Calibration Procedure

  1. Keep the JetRacer stationary and well lit.
  2. Hold the checkerboard flat, then move it through the center, left/right edges, upper/lower edges, and all four corners of the image.
  3. Vary distance and yaw/pitch so the GUI coverage bars for position, size, and skew fill out.
  4. Wait for the CALIBRATE button to turn active.
  5. Click CALIBRATE.
  6. Inspect the reprojection result.
  7. Click COMMIT.

COMMIT writes the new intrinsics through the camera driver's set_camera_info service. The file that gets updated is whatever camera_info_url points at. By default this repository uses jetracer_perception/config/cam_640x480.yaml.

Verify The Result

Restart the camera node or the lane-following stack after calibration.
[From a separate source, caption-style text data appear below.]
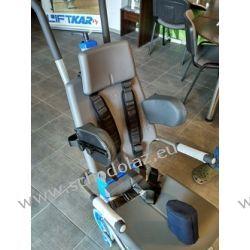 Schodołaz osobowy LIFTKAR SANO PT-S130 z pelotami, klinem i pasami 5punktowymi  Sprzęt rehabilitacyjny i ortopedyczny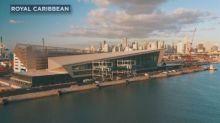 Royal Caribbean bets big on Miami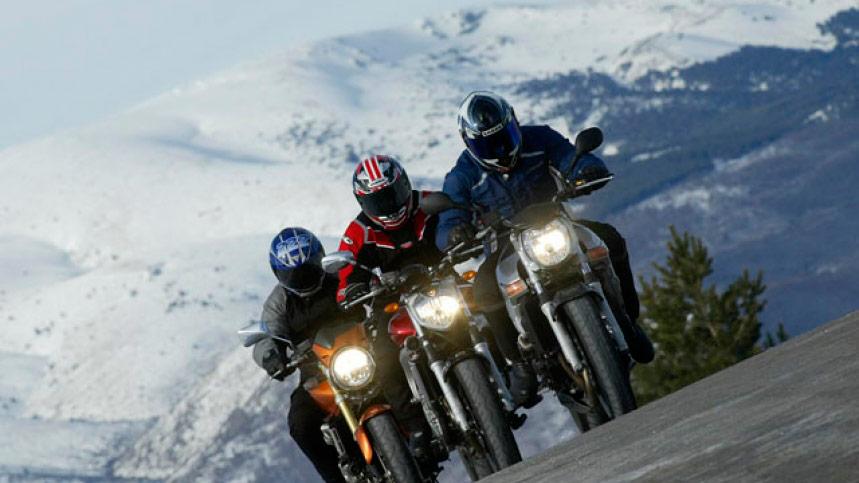 moto-invierno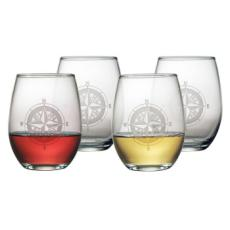 Compass Etched Stemless Wine Glass Set
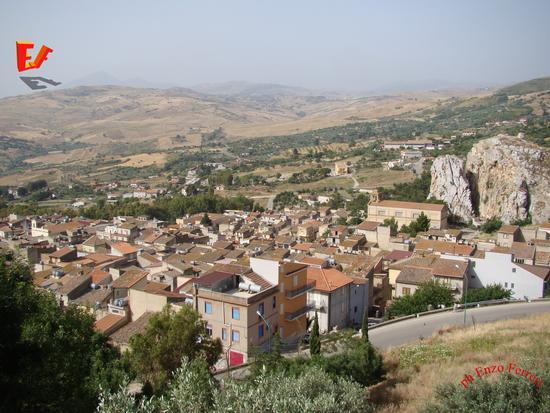 Panorama - Roccapalumba (6586 clic)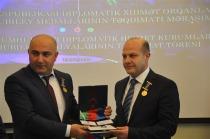 Azerbaycan Cumhurbaşkanı Aliyev'den Gazeteci Şıktaş'a onur madalyası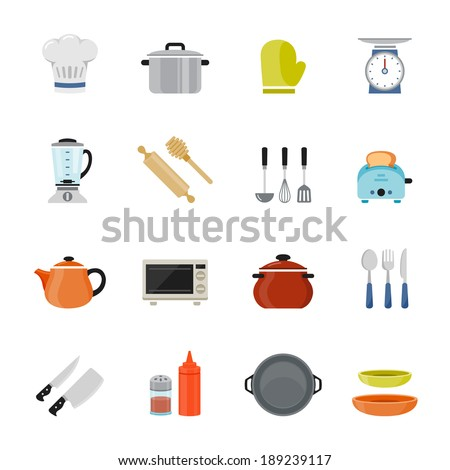 Kitchenware full color flat design icon. Vector illustration - stock vector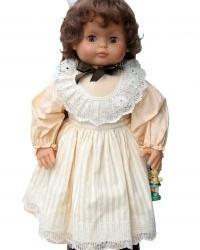 1023681_doll
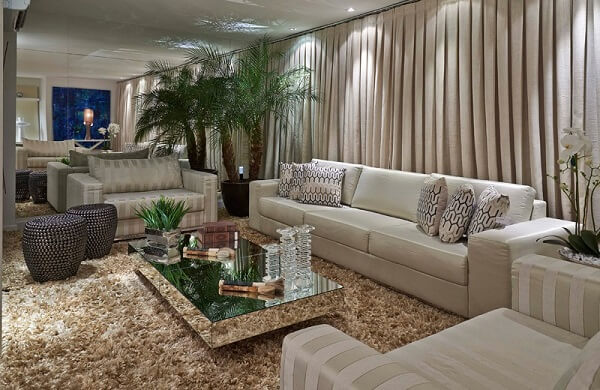 As plantas para sala equilibram o visual do ambiente em tons pasteis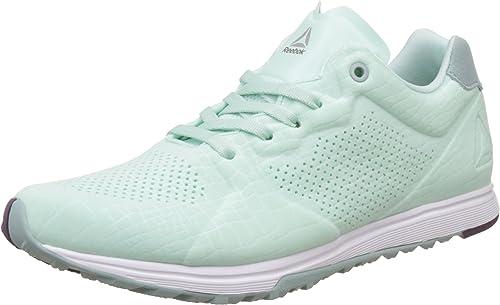 Reebok BD2270 Chaussures de Sport Femme, MultiCouleure, 37 1 2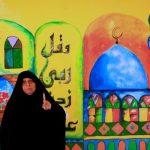 Iraq, elezioni dopo Isis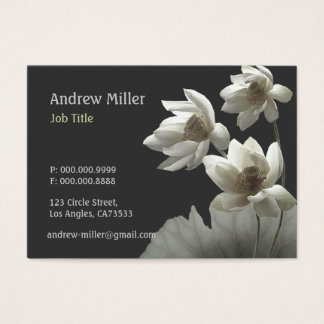 Artistic Oriental Lotus Blossoms Waterlilies Business Card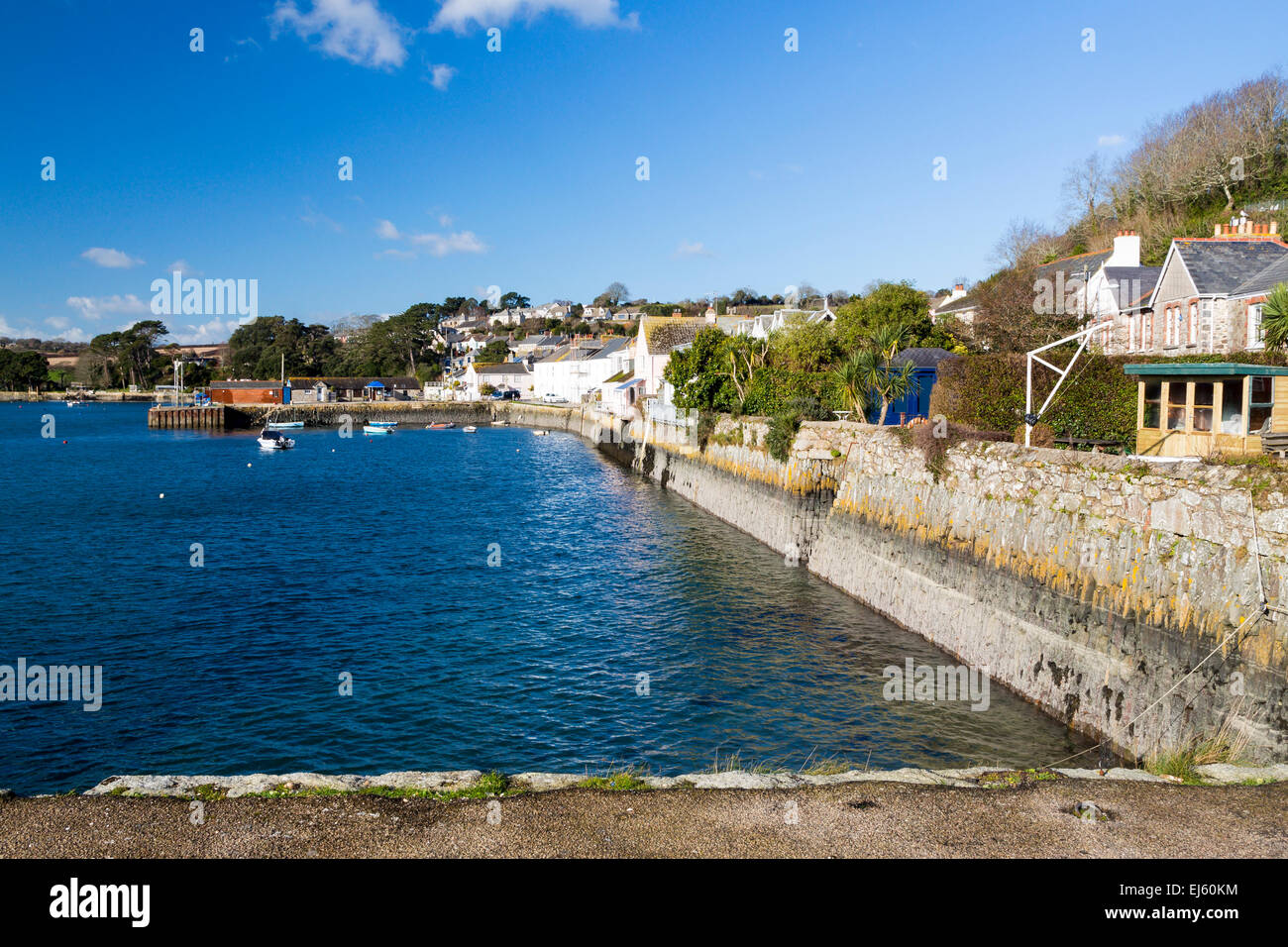 The coastal village of Flushing on the Penryn River, Part of the Carrick Roads Cornwall England UK Europe Stock Photo
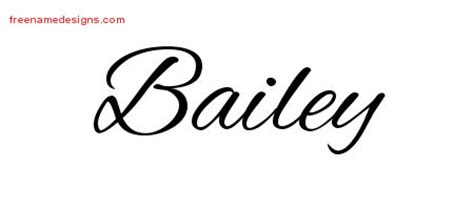 bailey archives free name designs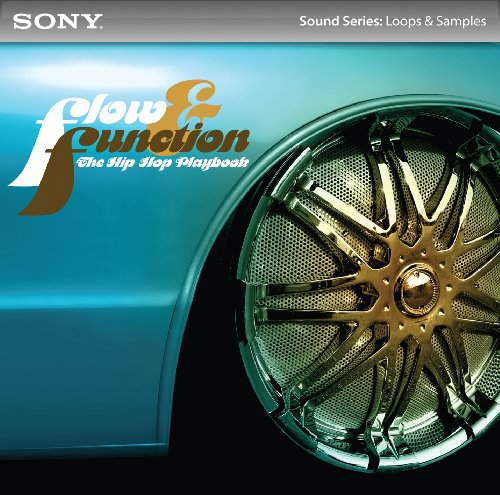 Flow & Function: The Hip-Hop Playbook [Download] by Sony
Check that the camera info is populated:

ros2 topic echo /csi_cam_0/camera_info --once

Launch the lane follower in safe mode:

ros2 launch jetracer_bringup lane_following.launch.py start:=false

Then verify:

  • /lane_following/debug_image/compressed shows cal: RECTIFIED
  • the lane overlay is stable near the image edges
  • AprilTag and other image-space consumers are using the updated /csi_cam_0/camera_info

Troubleshooting

  • If the calibrator window never appears, confirm the target has a graphical session or X11 forwarding.
  • If CALIBRATE never enables, the checkerboard size is probably wrong.
  • If COMMIT fails, confirm /csi_cam_0/set_camera_info exists.
  • If the updated YAML does not persist into runtime, rebuild or relaunch from the same workspace install that the launch files resolve via FindPackageShare.
  • If the image is mirrored or upside down, adjust flip_method in the camera launch before calibrating.